To all our current volunteers, and to would-be ones out there, Heather Small put it better than I ever could when she asked: “What have you done today to make you feel proud?”
The answer is that you made your own contribution, no matter how small, to those same youths today (though with different faces) who share the same, age-old passion for our sport.
Paul Stephenson, Keyingham (ex Hull & District Youth League)
EXTRA GAMES AND UNFAIR SCHEDULING
We have been informed that this year each club will play two extra games at the start of the season, in addition to the 22 home and away games plus Magic Weekend.
These extra games, however, do not appear to be fair to the lower teams.
It was decided to have only three extra fixtures added to the normal twelve teams playing each other twice, but it would have been a lot fairer if the twelve teams had been split into three groups of four, based on last year’s table, with the top four, the middle four and the bottom four playing each other.
Instead (unfortunately for me, as I support Hull Kingston Rovers who finished bottom last year), the additional games we have been allocated are St Helens (Grand Final winners) and Catalans.
To add insult to injury, we have to travel all the way to St Helens twice, whereas Leigh (the promoted team who may need all the help we can give them) have been allocated neighbours Wigan (League Leaders last year) while Warrington will play Leigh and Wakefield.

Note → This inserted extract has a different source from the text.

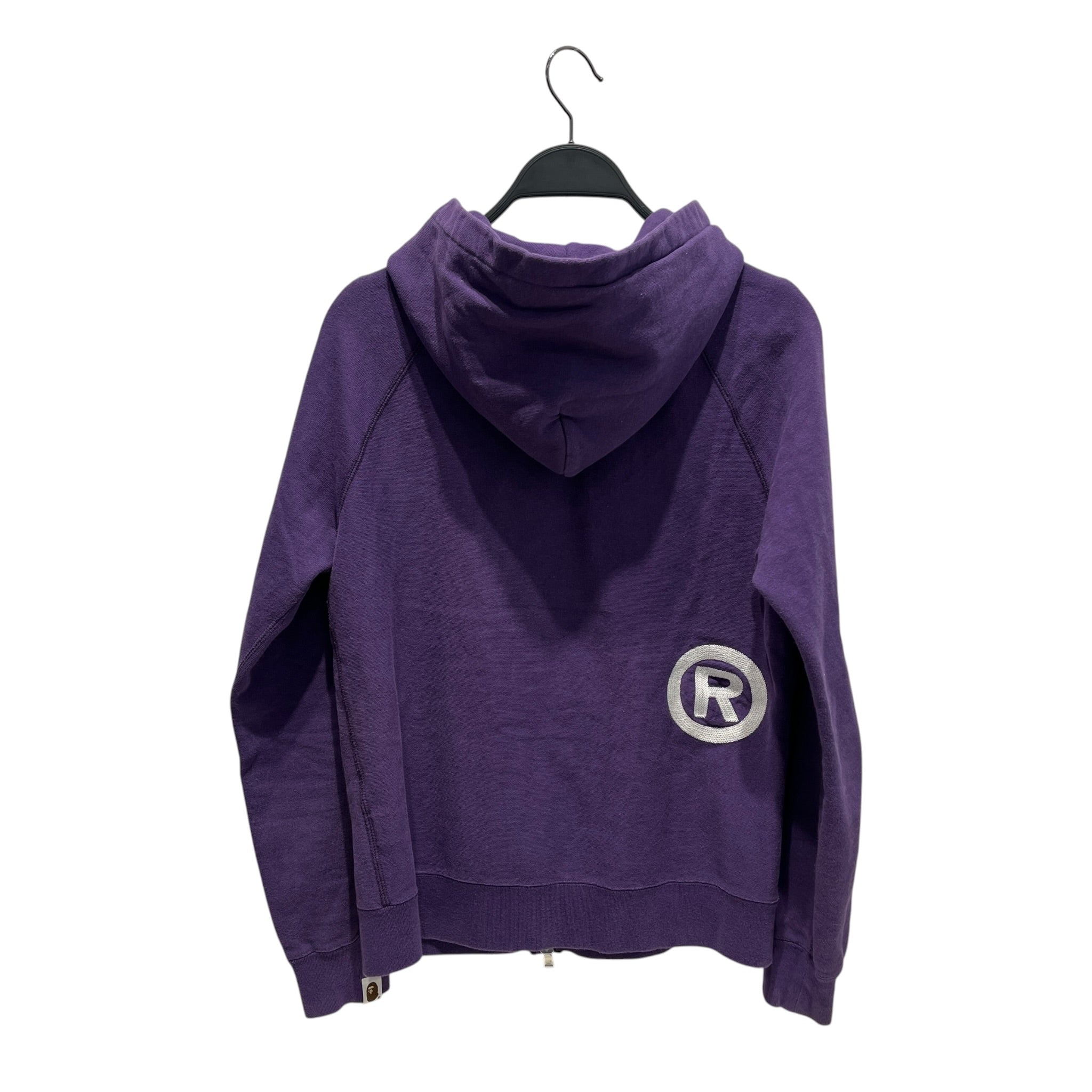 A BATHING APE/Zip Up Hoodie/S/Cotton/PPL/CLASSICS EMBROIDERED APE view 2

All the above games could have a big impact on both the top and bottom of the table, come September.
Added to my frustration, in the remainder of the fixtures Hull Kingston Rovers have three away games on the trot, in one month. How can a club manage their cash flow with fixtures like that?
I do appreciate that with some clubs using football pitches, and with matches on four different days over a weekend, arranging matches is not straight forward.
Hull FC supporters will of course be saying ‘so what’ to Hull KR’s run of away games, because they have four away games in succession. But that has nothing to do with whoever prepares the fixtures.
The fact there is that their pitch will not be available for a month due to urgent work, which has to be done.
Alan Parker, Hull
ROLL ON COVIDLESS FREEDOM
Richard Sanderson mentioned a game he invented for his family (Mailbag, 1st March), involving “lowest points scored”.
Thank god we are nearing the end of lockdown.
A return to normality could never be more welcome, I am still amusing myself by watching paint dry.